REQUIREMENTS –
Copy the records below word for word, from the first line to the last.

----- WORKING DATA

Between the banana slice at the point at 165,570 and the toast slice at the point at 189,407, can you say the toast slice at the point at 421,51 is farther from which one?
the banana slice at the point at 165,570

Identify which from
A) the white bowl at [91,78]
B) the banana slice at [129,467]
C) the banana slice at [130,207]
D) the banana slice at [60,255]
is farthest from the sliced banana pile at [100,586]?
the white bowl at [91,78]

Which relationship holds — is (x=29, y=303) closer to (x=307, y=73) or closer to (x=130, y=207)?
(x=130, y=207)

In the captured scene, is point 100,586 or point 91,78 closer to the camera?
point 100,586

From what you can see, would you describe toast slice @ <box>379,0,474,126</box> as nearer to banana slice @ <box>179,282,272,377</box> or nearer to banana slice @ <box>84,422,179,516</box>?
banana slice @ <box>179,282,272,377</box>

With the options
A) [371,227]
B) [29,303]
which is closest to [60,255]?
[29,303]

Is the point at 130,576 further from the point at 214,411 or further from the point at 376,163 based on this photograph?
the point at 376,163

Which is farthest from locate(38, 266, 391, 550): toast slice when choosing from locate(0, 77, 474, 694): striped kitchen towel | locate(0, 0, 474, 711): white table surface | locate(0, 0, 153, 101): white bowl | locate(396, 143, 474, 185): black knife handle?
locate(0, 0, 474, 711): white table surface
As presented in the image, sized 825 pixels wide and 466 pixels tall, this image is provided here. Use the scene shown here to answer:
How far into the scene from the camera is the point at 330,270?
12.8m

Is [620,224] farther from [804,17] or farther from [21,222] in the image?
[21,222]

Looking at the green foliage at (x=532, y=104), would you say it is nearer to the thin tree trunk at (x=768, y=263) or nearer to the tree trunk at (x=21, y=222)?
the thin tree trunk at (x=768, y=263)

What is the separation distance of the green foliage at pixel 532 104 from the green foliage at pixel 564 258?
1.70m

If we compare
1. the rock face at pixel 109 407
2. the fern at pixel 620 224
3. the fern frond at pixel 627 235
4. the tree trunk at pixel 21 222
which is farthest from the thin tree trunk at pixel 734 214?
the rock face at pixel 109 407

----------

SOLUTION TO THE PROBLEM –
Between the banana slice at the point at 165,570 and the toast slice at the point at 189,407, can you say the toast slice at the point at 421,51 is farther from which one?
the banana slice at the point at 165,570

Identify which from
A) the white bowl at [91,78]
B) the banana slice at [129,467]
C) the banana slice at [130,207]
D) the banana slice at [60,255]
is farthest from the sliced banana pile at [100,586]?
the white bowl at [91,78]

Which relationship holds — is (x=29, y=303) closer to (x=307, y=73) or closer to (x=130, y=207)?
(x=130, y=207)

In the captured scene, is point 100,586 or point 91,78 closer to the camera?
point 100,586

From what you can see, would you describe toast slice @ <box>379,0,474,126</box> as nearer to banana slice @ <box>179,282,272,377</box> or nearer to banana slice @ <box>84,422,179,516</box>?
banana slice @ <box>179,282,272,377</box>

With the options
A) [371,227]
B) [29,303]
which is closest to [60,255]?
[29,303]

Is the point at 130,576 further from the point at 214,411 or further from the point at 376,163 based on this photograph?
the point at 376,163

Which is farthest from locate(38, 266, 391, 550): toast slice when choosing from locate(0, 77, 474, 694): striped kitchen towel | locate(0, 0, 474, 711): white table surface | locate(0, 0, 153, 101): white bowl | locate(396, 143, 474, 185): black knife handle?
locate(0, 0, 474, 711): white table surface
As presented in the image, sized 825 pixels wide and 466 pixels tall, this image is provided here. Use the scene shown here to answer:
How far into the scene from the camera is the point at 330,270?
12.8m

Is [620,224] farther from [804,17] or farther from [21,222] in the image?
[21,222]

Looking at the green foliage at (x=532, y=104), would you say it is nearer to the thin tree trunk at (x=768, y=263) or nearer to the tree trunk at (x=21, y=222)?
the thin tree trunk at (x=768, y=263)

What is the separation distance of the green foliage at pixel 532 104 from the green foliage at pixel 564 258?
1.70m

If we compare
1. the rock face at pixel 109 407
2. the fern at pixel 620 224
3. the fern frond at pixel 627 235
4. the tree trunk at pixel 21 222
which is farthest from the thin tree trunk at pixel 734 214?
the rock face at pixel 109 407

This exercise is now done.